Remembering the “good old days” too often or too fondly is an occupational hazard for a veteran blogger like me. I try to temper “story time” with reflections upon how I would do things differently if I knew then what I know now. My father used to insist that the worst mistake you could make in life was to believe your own BS. I would amend that to include forgetting that the reasons you failed or succeeded were sometimes beyond your control.
An old friend and fellow gear industry lifer and I were reminiscing about our industry’s titans and bemoaning their decline to “mortal” status. While changes in management due to family owners bowing out and the influx of imported gearboxes played a big part in this situation, it is obvious that the overall gear market has changed too.
Most notably, we no longer have the big projects that require big, custom-built gearboxes. During the post-World War II years, right up until the end of the twentieth century, our country dreamed big and made those dreams a reality. Dams, locks, draw bridges, ore boats, steel mills, flood control projects, and mines — all needed bigger, better, and more sophisticated machinery. The leading companies in the gear business jostled each other to win those orders and our trade benefitted from those advances.
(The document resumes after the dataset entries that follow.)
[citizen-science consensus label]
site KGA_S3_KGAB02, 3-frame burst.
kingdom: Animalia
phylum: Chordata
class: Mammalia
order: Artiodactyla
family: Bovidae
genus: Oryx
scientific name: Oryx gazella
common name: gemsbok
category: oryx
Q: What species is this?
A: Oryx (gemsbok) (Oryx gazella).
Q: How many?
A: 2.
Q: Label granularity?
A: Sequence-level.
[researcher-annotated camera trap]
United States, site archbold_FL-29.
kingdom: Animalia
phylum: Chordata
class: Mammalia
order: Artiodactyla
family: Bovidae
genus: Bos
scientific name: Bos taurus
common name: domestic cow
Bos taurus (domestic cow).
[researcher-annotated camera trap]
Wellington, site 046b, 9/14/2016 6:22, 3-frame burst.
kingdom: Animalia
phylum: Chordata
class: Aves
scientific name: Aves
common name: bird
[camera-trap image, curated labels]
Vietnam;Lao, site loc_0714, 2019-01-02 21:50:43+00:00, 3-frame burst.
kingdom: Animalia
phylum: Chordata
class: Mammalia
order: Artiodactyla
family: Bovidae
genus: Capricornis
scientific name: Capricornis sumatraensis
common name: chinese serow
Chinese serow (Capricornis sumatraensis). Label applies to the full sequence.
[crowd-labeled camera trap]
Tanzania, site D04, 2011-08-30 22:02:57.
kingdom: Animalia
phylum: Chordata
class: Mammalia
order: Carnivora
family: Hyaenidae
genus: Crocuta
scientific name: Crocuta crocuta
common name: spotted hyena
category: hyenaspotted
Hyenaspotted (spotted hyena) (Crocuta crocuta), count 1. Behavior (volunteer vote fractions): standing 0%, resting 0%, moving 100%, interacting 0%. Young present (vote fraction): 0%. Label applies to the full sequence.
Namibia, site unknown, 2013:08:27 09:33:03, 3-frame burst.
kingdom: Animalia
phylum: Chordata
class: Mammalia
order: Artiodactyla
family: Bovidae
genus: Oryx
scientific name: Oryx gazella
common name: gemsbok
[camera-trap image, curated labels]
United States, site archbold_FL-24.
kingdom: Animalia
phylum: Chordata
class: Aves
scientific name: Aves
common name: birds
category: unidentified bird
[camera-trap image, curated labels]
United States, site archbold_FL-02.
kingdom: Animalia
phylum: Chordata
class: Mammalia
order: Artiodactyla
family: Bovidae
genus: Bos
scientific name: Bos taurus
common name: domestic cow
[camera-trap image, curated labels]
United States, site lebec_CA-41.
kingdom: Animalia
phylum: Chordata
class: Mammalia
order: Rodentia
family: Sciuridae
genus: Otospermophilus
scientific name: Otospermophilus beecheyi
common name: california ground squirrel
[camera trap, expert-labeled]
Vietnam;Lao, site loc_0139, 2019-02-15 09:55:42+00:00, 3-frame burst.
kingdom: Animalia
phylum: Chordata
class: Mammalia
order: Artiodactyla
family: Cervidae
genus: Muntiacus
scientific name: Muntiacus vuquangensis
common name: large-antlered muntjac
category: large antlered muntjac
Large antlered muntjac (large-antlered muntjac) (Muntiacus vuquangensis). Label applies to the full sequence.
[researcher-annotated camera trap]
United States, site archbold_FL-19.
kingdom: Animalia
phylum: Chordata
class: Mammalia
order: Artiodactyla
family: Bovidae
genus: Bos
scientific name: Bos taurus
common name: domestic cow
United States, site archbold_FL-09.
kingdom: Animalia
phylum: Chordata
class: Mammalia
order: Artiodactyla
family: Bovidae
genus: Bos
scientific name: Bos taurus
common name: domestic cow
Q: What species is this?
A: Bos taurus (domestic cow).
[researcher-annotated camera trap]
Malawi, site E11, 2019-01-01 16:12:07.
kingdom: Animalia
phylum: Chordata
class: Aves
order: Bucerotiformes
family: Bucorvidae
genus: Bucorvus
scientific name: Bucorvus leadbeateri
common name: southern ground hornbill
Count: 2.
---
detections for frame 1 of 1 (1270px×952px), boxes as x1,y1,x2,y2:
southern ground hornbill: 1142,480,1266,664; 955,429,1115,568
Other than wind turbines, which now seem to be mostly imported, the outlook for big, gearbox-intensive projects is bleak. Of course, the good old days needed thousands of smaller reducers, too. That former post office you drive under on I-94 in Chicago once was hummed with almost 10,000 gearboxes made in Cook County.
So again I ask: “Where did all the big projects go?”
Will our country ever build a new steel mill or even refurbish an old one? Have we lost the will or the ability to dream big?